# ページ抜粋
━━━━━━━━

HDRP:オブジェクトを他よりも手前に表示する
Show object always on top in HDRP
※このページの内容は古いため今のバージョンのUnityでは動かない可能性があります
背後にあるオブジェクトを
前面に表示
例えば「目的地を示す矢印オブジェクト」だけは他のオブジェクトより手前に表示させたい、みたいな用途につかうやつです。
でもuGUIでスプライトを表示するとかの話ではなく、その矢印も3Dオブジェクトな場合の話。
思いつくところでは次のような手段があるかと思います。
シェーダーを書く
カメラを分けてレイヤー別にレンダリング
カメラを分けてレンダリング結果をテクスチャに書き出して最後に合成
今回は2(複数カメラ)でいこうと思ったのですが、HDRPではできなかったので、カスタムパスなるものを使いました。
メインカメラとは別に前面表示用のカメラを使う手法(ダメだった)
UnityのレンダーパイプラインがLWRPとHDRPに分かれる前は、特定のオブジェクトをほかのオブジェクトより常に前面に表示させたい場合のよくある手法としては「メインカメラとは別にもう一つカメラを作り、前面表示用のレイヤーだけ2つ目のカメラでレンダリングする」というやり方でした。FPSカメラとか呼ばれたりするやつですね(FPSで銃だけは壁にめり込んだりしないよう常に手前に表示させる)。
これをHDRPになった今やってみたら、一応前面に表示することはできたものの次のような症状が。
FPSが落ちる(=重い)
ライトに反応せず真っ黒
ライトを作り直したら反応するけど今度は白飛びしてる
とか、(①はともかく)なんかよくわからない症状が。
③はLux値を100000から1に変更すると白飛びしなくなるのですが、そもそも正しい値は100000の方なので本末転倒です。それで色々調べてみると、HDRPではカメラスタッキング(複数のカメラを重ねてレンダリング)をサポートしない、みたいな感じらしいです。
ただでさえ高コストな処理を行うHDRPでさらに複数のカメラがあると、カメラごとに初期化処理とかポストエフェクトとか処理しなくてはならなくてパフォーマンスが落ちるとかあると思うので(上でFPSが落ちてたのも多分そのせい)合理的ですね。
LWRPの後継のURPではカメラスタッキングがサポートされたorされるらしいんですが、とりあえずこの人はHDRPで前面表示がしたいです。

━━━━━━━━

# 課題
1) ページ抜粋で、HDRPがカメラスタッキングをサポートしないことを筆者が合理的だとする理由を1〜3文で説明すること。
2) HDRPでの前面表示を扱うページ抜粋を、最後の文の後から続けて書いてください。
記録の内容はページ抜粋とは関係がない。

━━━━━━━━

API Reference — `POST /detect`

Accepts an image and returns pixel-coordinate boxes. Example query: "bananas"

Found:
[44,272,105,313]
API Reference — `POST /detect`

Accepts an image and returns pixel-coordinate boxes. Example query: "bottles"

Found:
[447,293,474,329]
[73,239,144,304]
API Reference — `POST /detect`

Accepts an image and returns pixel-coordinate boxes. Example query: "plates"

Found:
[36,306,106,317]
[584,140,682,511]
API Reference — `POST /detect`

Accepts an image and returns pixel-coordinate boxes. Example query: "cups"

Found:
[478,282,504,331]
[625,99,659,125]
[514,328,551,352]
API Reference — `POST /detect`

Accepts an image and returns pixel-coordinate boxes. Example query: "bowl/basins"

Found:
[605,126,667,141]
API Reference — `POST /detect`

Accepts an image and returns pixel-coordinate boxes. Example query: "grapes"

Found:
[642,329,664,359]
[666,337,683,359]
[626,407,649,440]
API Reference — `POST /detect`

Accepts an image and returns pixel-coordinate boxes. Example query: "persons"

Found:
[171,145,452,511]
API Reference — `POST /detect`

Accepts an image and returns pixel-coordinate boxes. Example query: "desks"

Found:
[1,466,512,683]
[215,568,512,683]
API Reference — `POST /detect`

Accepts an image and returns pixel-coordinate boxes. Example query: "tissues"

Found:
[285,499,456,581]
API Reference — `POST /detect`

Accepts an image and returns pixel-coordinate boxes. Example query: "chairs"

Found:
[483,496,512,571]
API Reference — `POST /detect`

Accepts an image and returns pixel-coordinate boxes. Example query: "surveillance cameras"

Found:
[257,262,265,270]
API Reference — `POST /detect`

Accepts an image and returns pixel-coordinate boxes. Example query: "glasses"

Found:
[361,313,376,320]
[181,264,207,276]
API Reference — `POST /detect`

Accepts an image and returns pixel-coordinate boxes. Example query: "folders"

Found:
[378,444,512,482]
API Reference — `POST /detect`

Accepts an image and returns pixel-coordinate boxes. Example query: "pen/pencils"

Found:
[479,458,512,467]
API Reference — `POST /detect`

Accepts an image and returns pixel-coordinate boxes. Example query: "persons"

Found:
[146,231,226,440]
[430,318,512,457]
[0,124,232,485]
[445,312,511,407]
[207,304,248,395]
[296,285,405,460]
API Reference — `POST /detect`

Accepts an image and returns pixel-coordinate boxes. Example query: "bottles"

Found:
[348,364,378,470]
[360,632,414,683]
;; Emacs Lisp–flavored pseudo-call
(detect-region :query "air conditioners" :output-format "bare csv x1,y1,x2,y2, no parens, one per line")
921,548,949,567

━━━━━━━━

# 解答一覧
1) HDRPはただでさえ高コストな処理を行う。そのうえ複数のカメラがあると、カメラごとに初期化処理やポストエフェクトなどを処理しなければならず、パフォーマンスが落ちると考えられるからである。

2)
先に挙げた「シェーダーを書く」とかはShaderGraphがある今ではたぶん簡単そうですが、なんか「前面に表示する」ためだけにわざわざシェーダーを作るというのも面倒だし(それはそれでシェーダー間の仕様差で見た目が変わったりとか色々面倒くさそう)、あとはカメラスタッキング時代のように、レイヤーを変えるだけで簡単に「前面に表示」のON/OFFを切り替えたい。
そしたらその条件を満たす簡単な方法がありました。
カスタムパスを作る手法(うまくいった)
前面表示用のレイヤーを作っておきます(今回はForefrontという名前にしました)
GameObject > Volume > Custom Passを作成。これでCustom Pass Volumeコンポーネントを持つゲームオブジェクトができました
Custom Pass Volumeを以下の通りに設定
Injection Point = Before Post Process
Custom PassesにDrawRenderersCustomPassを追加し次の2か所を変える
Clear Flags = Depth
Filters > Layer Mask = "Forefront"
あとは前面に表示したいゲームオブジェクトのLayerを上の手順1で作ったレイヤー(ここでは"Forefront")に変更するだけです。
これだけで、Forefrontレイヤーのオブジェクトは前面に表示されるようになりました。
(ただ、上のようにQueueがAll Opaqueになっていると、半透明なマテリアルのオブジェクトは表示されなくなるようです(前面に表示されるどころか、どこにも表示されなくなってしまう)。その際はQueueをAllにしたらとりあえず解決しました(適合した設定なら別のやつでもたぶんいける))カメラの方も何も変える必要ないし、シェーダーもマテリアルも変える必要がない。オブジェクト側でしなければならないのはLayerをForefrontに設定するだけです。
まさにこんなのを探していたので良かったです。